Listed entries:
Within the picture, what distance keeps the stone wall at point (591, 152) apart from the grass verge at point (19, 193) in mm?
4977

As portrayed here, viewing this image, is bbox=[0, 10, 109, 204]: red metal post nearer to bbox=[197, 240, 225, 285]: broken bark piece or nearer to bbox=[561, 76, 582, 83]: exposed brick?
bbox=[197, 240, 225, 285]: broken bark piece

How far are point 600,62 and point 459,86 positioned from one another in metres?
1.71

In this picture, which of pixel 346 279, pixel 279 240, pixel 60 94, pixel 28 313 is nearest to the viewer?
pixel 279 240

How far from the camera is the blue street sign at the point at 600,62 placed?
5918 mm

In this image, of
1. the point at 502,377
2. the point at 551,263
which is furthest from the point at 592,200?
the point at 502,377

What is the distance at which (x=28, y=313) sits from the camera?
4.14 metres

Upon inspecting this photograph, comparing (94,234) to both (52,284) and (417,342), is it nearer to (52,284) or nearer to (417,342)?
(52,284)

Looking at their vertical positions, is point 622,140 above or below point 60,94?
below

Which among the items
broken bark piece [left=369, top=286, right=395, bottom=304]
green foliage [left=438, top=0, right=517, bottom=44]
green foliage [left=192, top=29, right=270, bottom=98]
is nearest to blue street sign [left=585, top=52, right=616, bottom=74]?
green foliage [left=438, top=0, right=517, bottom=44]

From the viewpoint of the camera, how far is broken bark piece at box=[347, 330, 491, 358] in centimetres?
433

Directive:
Rename "blue street sign" to "road sign" throughout the records above and write them out again with everything else left as it is.

Task result:
Within the picture, what distance keeps the stone wall at point (591, 152) apart from the grass verge at point (19, 193) in mm?
4977

As portrayed here, viewing this image, is bbox=[0, 10, 109, 204]: red metal post nearer to bbox=[197, 240, 225, 285]: broken bark piece or nearer to bbox=[561, 76, 582, 83]: exposed brick?
bbox=[197, 240, 225, 285]: broken bark piece

How far are point 600,62 and point 459,86 positioned from one another in metres?
1.71

In this picture, which of pixel 346 279, pixel 279 240, pixel 60 94, pixel 28 313 is nearest to the viewer?
pixel 279 240

How far from the camera is the road sign at the point at 600,62 placed?
5918 mm

In this image, of
1. the point at 502,377
2. the point at 551,263
which is furthest from the point at 592,200?
the point at 502,377

What is the distance at which (x=28, y=313) sits from the camera?
4.14 metres

Upon inspecting this photograph, comparing (94,234) to both (52,284) and (417,342), is it nearer to (52,284) or nearer to (417,342)?
(52,284)

Looking at their vertical positions, is point 622,140 above or below point 60,94?
below

Which among the items
broken bark piece [left=369, top=286, right=395, bottom=304]
green foliage [left=438, top=0, right=517, bottom=44]
green foliage [left=192, top=29, right=270, bottom=98]
is nearest to road sign [left=585, top=52, right=616, bottom=74]?
green foliage [left=438, top=0, right=517, bottom=44]

From the viewpoint of the camera, how far is broken bark piece at box=[347, 330, 491, 358] in centimetres?
433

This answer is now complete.